Start of RECORDS SHOWN
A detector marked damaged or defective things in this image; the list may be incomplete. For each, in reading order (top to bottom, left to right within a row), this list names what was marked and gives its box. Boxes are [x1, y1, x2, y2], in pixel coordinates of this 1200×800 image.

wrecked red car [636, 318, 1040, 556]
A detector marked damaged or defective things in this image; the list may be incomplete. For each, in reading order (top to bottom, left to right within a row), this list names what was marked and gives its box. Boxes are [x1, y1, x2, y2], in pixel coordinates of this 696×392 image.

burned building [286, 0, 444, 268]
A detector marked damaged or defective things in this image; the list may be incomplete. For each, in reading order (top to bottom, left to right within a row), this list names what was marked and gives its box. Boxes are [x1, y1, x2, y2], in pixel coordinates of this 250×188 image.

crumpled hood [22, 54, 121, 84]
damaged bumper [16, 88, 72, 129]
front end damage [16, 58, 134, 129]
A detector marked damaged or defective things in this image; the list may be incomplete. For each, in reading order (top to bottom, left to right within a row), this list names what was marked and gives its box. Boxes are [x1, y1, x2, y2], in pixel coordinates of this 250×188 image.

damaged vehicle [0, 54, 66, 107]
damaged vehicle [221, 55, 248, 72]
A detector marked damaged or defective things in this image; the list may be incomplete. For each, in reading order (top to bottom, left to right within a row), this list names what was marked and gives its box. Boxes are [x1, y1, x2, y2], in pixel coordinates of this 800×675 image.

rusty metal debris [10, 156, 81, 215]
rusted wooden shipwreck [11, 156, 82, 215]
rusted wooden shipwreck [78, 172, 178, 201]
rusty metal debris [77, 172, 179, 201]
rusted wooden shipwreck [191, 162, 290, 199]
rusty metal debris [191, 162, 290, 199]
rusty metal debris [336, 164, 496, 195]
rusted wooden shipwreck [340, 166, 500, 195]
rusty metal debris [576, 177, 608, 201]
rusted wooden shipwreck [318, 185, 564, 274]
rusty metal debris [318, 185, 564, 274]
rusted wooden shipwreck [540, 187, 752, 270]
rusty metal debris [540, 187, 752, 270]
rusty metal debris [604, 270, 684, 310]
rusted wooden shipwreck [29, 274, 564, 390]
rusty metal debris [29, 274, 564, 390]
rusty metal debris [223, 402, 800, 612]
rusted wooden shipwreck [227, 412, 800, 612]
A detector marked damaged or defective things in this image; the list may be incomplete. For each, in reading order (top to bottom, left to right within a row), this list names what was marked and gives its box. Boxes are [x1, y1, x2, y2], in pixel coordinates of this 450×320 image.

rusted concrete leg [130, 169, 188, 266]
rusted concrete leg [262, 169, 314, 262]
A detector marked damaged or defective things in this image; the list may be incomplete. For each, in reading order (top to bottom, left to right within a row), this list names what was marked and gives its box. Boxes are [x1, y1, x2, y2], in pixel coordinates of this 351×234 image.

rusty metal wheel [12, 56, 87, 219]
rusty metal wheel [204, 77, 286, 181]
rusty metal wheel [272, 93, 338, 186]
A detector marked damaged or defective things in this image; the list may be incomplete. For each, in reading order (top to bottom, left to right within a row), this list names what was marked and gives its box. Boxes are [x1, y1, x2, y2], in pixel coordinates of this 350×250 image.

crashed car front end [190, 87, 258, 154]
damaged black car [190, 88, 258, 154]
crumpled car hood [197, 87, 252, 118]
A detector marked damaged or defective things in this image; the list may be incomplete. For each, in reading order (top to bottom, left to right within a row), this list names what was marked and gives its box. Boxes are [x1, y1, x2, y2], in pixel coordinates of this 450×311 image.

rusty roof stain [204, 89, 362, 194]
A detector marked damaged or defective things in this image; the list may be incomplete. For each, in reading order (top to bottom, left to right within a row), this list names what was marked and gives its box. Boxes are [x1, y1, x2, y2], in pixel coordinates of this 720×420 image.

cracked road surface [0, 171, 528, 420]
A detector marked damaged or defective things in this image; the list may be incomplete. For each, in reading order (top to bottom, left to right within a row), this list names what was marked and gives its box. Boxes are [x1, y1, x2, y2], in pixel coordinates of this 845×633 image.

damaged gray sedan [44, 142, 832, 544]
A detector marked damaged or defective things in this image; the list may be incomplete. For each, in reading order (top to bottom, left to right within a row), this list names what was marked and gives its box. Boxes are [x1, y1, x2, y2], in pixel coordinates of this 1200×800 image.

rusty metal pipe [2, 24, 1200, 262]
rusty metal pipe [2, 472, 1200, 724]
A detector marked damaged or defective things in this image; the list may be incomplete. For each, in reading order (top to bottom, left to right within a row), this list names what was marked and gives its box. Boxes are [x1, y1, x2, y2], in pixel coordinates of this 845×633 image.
End of RECORDS SHOWN
* **AIM OF THE EXERCISE**
The complete listing, from first line to last, should be copied verbatim.

* **FINISHED TASK**
A detector marked damaged or defective things in this image; the list may be incomplete. For each, in reading order (top to bottom, left to right within a row), this list names what was marked and gives its box. Boxes are [x1, y1, x2, y2], in pixel coordinates of this 1200×800 image.

wrecked red car [636, 318, 1040, 556]
A detector marked damaged or defective things in this image; the list may be incomplete. For each, in reading order (top to bottom, left to right within a row), this list names what was marked and gives its box. Boxes are [x1, y1, x2, y2], in pixel coordinates of this 696×392 image.

burned building [286, 0, 444, 268]
A detector marked damaged or defective things in this image; the list may be incomplete. For each, in reading order (top to bottom, left to right within a row), this list names what was marked and gives its box. Boxes are [x1, y1, x2, y2], in pixel coordinates of this 250×188 image.

crumpled hood [22, 54, 121, 84]
damaged bumper [16, 88, 72, 129]
front end damage [16, 58, 134, 129]
A detector marked damaged or defective things in this image; the list may be incomplete. For each, in reading order (top to bottom, left to right within a row), this list names what was marked and gives its box. Boxes are [x1, y1, x2, y2], in pixel coordinates of this 250×188 image.

damaged vehicle [0, 54, 66, 107]
damaged vehicle [221, 55, 248, 72]
A detector marked damaged or defective things in this image; the list may be incomplete. For each, in reading order (top to bottom, left to right within a row), this list names what was marked and gives its box. Boxes are [x1, y1, x2, y2], in pixel coordinates of this 800×675 image.

rusty metal debris [10, 156, 81, 215]
rusted wooden shipwreck [11, 156, 82, 215]
rusted wooden shipwreck [78, 172, 178, 201]
rusty metal debris [77, 172, 179, 201]
rusted wooden shipwreck [191, 162, 290, 199]
rusty metal debris [191, 162, 290, 199]
rusty metal debris [336, 164, 496, 195]
rusted wooden shipwreck [340, 166, 500, 195]
rusty metal debris [576, 177, 608, 201]
rusted wooden shipwreck [318, 185, 564, 274]
rusty metal debris [318, 185, 564, 274]
rusted wooden shipwreck [540, 187, 752, 270]
rusty metal debris [540, 187, 752, 270]
rusty metal debris [604, 270, 684, 310]
rusted wooden shipwreck [29, 274, 564, 390]
rusty metal debris [29, 274, 564, 390]
rusty metal debris [223, 402, 800, 612]
rusted wooden shipwreck [227, 412, 800, 612]
A detector marked damaged or defective things in this image; the list may be incomplete. For each, in reading order (top to bottom, left to right within a row), this list names what was marked and gives its box. Boxes are [x1, y1, x2, y2], in pixel coordinates of this 450×320 image.

rusted concrete leg [130, 169, 188, 266]
rusted concrete leg [262, 169, 314, 262]
A detector marked damaged or defective things in this image; the list may be incomplete. For each, in reading order (top to bottom, left to right within a row), this list names what was marked and gives its box. Boxes are [x1, y1, x2, y2], in pixel coordinates of this 351×234 image.

rusty metal wheel [12, 56, 87, 219]
rusty metal wheel [204, 77, 286, 181]
rusty metal wheel [272, 93, 338, 186]
A detector marked damaged or defective things in this image; the list may be incomplete. For each, in reading order (top to bottom, left to right within a row), this list names what was marked and gives its box. Boxes are [x1, y1, x2, y2], in pixel coordinates of this 350×250 image.

crashed car front end [190, 87, 258, 154]
damaged black car [190, 88, 258, 154]
crumpled car hood [197, 87, 252, 118]
A detector marked damaged or defective things in this image; the list may be incomplete. For each, in reading order (top to bottom, left to right within a row), this list names what was marked and gives its box. Boxes are [x1, y1, x2, y2], in pixel coordinates of this 450×311 image.

rusty roof stain [204, 89, 362, 194]
A detector marked damaged or defective things in this image; the list may be incomplete. For each, in reading order (top to bottom, left to right within a row), this list names what was marked and gives its box. Boxes are [x1, y1, x2, y2], in pixel coordinates of this 720×420 image.

cracked road surface [0, 171, 528, 420]
A detector marked damaged or defective things in this image; the list may be incomplete. For each, in reading order (top to bottom, left to right within a row), this list names what was marked and gives its box. Boxes are [x1, y1, x2, y2], in pixel coordinates of this 845×633 image.

damaged gray sedan [44, 142, 832, 544]
A detector marked damaged or defective things in this image; the list may be incomplete. For each, in reading order (top to bottom, left to right within a row), this list names what was marked and gives its box. Boxes are [x1, y1, x2, y2], in pixel coordinates of this 1200×800 image.

rusty metal pipe [2, 24, 1200, 262]
rusty metal pipe [2, 472, 1200, 724]
A detector marked damaged or defective things in this image; the list may be incomplete. For each, in reading order (top to bottom, left to right within a row), this list names what was marked and gives its box. Boxes are [x1, y1, x2, y2], in pixel coordinates of this 845×633 image.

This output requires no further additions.